Should India choose to step away from WTO and TRIPS, it could potentially achieve the following benefits:

  1. Enhanced Economic Sovereignty – India would regain control over its trade policies, allowing greater flexibility in protecting domestic industries.
  2. Support for Local Innovation – Freeing itself from rigid IP regulations could boost indigenous research and manufacturing.
  3. Improved Competitiveness – Indian businesses would no longer be bound by unfair global trade restrictions, enabling them to thrive in domestic and international markets.

However, a complete exit from WTO could carry risks, including potential trade isolation and retaliatory measures from global partners. India must weigh its options carefully and explore alternative frameworks that align with national interests.

Silver Lining: India’s Strategic Opportunity in the U.S. Market

Despite concerns over new tariffs, India may benefit from China’s increasing trade barriers with the U.S. With Chinese goods expected to become 34% costlier, Indian exports—projected to rise in competitiveness at a 26% increased cost—could capture a larger market share. This shift presents an opportunity for India to expand its footprint in U.S. trade.

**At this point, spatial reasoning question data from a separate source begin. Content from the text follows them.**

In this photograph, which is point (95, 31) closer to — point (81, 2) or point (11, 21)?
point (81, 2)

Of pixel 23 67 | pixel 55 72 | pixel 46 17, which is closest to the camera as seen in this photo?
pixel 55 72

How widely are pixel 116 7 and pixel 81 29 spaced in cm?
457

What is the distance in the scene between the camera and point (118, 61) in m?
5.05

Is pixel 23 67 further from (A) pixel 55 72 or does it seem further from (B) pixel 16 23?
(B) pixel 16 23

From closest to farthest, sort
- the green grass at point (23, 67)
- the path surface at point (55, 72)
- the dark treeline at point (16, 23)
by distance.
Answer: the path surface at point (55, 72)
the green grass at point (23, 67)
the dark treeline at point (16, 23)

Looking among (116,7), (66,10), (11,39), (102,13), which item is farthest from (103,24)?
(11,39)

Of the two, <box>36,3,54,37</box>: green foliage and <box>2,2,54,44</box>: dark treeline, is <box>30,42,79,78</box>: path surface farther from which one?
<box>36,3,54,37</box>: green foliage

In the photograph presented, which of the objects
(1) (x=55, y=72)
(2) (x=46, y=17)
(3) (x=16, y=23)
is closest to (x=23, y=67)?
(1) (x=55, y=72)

However, the Indian government must tread cautiously, ensuring that key sectors such as agriculture, dairy, and small-scale industries remain protected. Policies should be tailored to balance global trade engagements while prioritizing domestic economic resilience.

Trump’s tariff move and the subsequent reaction from RSS’s economic wing highlight a pivotal moment for India’s global trade strategy. The call to reevaluate WTO and TRIPS underscores growing discontent with international trade frameworks that favor developed economies. While exiting these agreements could bolster India’s economic independence, it also poses significant diplomatic and economic challenges.

India must navigate these turbulent waters by adopting a balanced approach—leveraging trade opportunities while protecting its domestic industries. As the global trade landscape evolves, India’s policy decisions in the coming months could redefine its economic trajectory for years to come.